Advancements in Plasma-Enhanced Chemical Vapor Deposition for Producing Vertical Graphene Nanowalls

Abstract

In recent years, vertical graphene nanowalls (VGNWs) have gained significant attention due to their exceptional properties, including their high specific surface area, excellent electrical conductivity, scalability, and compatibility with transition metal compounds. These attributes position VGNWs as a compelling choice for various applications, such as energy storage, catalysis, and sensing, driving interest in their integration into next-generation commercial graphene-based devices. Among the diverse graphene synthesis methods, plasma-enhanced chemical vapor deposition (PECVD) stands out for its ability to create large-scale graphene films and VGNWs on diverse substrates. However, despite progress in optimizing the growth conditions to achieve micrometer-sized graphene nanowalls, a comprehensive understanding of the underlying physicochemical mechanisms that govern nanostructure formation remains elusive. Specifically, a deeper exploration of nanometric-level phenomena like nucleation, carbon precursor adsorption, and adatom surface diffusion is crucial for gaining precise control over the growth process. Hydrogen's dual role as a co-catalyst and etchant in VGNW growth requires further investigation. This review aims to fill the knowledge gaps by investigating VGNW nucleation and growth using PECVD, with a focus on the impact of the temperature on the growth ratio and nucleation density across a broad temperature range. By providing insights into the PECVD process, this review aims to optimize the growth conditions for tailoring VGNW properties, facilitating applications in the fields of energy storage, catalysis, and sensing.

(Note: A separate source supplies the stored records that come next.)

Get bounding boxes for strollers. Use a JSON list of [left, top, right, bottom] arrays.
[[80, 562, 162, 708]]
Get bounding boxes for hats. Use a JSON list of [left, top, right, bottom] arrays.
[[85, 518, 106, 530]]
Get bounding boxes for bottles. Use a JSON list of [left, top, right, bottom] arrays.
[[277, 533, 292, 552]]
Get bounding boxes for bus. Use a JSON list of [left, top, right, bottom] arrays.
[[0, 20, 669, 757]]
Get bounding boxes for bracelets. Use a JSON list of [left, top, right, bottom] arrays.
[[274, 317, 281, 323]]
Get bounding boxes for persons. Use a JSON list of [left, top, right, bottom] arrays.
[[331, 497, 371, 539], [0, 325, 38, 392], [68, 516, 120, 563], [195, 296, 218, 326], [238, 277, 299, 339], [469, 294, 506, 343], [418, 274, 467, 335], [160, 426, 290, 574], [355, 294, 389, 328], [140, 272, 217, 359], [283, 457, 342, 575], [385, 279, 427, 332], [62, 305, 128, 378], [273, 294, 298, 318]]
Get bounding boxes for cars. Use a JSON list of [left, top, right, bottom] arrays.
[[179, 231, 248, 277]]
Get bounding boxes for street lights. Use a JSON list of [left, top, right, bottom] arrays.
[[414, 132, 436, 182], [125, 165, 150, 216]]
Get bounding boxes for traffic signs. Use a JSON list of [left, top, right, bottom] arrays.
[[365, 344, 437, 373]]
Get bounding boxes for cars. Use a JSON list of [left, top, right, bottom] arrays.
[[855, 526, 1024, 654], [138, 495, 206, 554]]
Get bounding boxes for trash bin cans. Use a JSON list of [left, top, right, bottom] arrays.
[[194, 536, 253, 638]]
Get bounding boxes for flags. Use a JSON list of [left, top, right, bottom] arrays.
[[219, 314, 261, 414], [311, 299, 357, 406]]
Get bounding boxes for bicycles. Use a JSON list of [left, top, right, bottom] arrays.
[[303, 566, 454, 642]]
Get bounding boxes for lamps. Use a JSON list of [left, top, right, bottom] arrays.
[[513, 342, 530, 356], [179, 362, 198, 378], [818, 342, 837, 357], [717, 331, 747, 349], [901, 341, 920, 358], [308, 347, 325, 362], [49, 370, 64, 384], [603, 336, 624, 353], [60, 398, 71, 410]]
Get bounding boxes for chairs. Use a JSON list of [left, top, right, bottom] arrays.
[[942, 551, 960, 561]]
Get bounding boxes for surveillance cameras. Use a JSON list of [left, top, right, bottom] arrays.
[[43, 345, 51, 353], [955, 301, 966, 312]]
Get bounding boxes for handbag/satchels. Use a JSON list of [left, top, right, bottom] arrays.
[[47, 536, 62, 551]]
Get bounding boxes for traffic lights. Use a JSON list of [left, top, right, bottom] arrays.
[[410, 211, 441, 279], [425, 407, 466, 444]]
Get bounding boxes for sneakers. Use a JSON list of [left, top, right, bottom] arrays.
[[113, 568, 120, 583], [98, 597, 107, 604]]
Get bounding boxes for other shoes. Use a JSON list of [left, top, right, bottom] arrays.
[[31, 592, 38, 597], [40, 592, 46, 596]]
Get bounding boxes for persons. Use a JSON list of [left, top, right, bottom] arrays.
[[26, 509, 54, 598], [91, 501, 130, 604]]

Keywords: carbon nanowalls (CNWs); graphene; plasma-enhanced chemical vapor deposition (PECVD); structural and morphological characteristics; vertical graphene nanowalls (VGNWs).

Figure 1

Normalized Raman spectra of VGNWs and carbon nanotubes (CNTs) grown on stainless-steel at different temperature. At temperatures around 750 °C, graphene nanowalls of sizes around 1 μm present the characteristic 2D peak of graphene and an I_D/I_G ratio lower than 1 indicating a lower number of defects [7]. (Reproduced with permission).

Figure 2

FE-SEM images of carbon nanostructures grown on stainless-steel (SS310) substrate by ICP-CVD from CH₄, corresponding to different processing temperatures: (a) Nucleation of carbon nanostructures on iron domains from the substrate at 575 °C. (b) Growth of a mixture of carbon nanotubes (CNTs) and graphene nanowalls (GNWs) at 700 °C. (c) Growth of GNWs of dimensions around 1 µm at 750 °C. (d) Formation of Cr particles segregated from the stainless-steel substrate (SS310) and their coalescence. Carbon nanostructures are not formed at 900 °C [7] (Reproduced with permission).

Figure 3

Plot of FWHM of 2D Raman peak versus growth temperature of VGNW’s prepared by ICP-CVD. (a) In colored bands there is a correspondence between FWHM (2D) and the number of monoatomic graphene layers. (b) Schematic representation of the process of formation of VGNWs growing from the edges. This process gives rise to the formation of graphene nanowalls that protrude from the surface of the substrate or by nucleation from CNTs, in seemingly random directions around the normal one to the substrate [7] (Reproduced with permission).

Figure 4

Quality of the graphene nanowalls as a function of the growth temperature on SS310 stainless steel [7]. (a) Evolution of the FWHM of the G peak with growth temperature, with a minimum in the temperature range of 650 °C to 750 °C. (b) Plot of I_D/I_G versus the growth temperature pointing to an opposite behavior of samples grown at lower temperature (blue and amber points) and the ones grown at high temperatures (red points). (c) Plot representing the FWHM(G) versus the intensity ratio I_D/I_G. In the case of disorder located at the edges, FWHM(G) is not correlated with I_D/I_G (flat dashed line) for points inside the bottom-left rectangle, which correspond to the graphene nanowalls having between 2 and 4 atomic layers. (d) Schematic representation of a scale of VGNW grown on SS310 substrate (Reproduced with permission).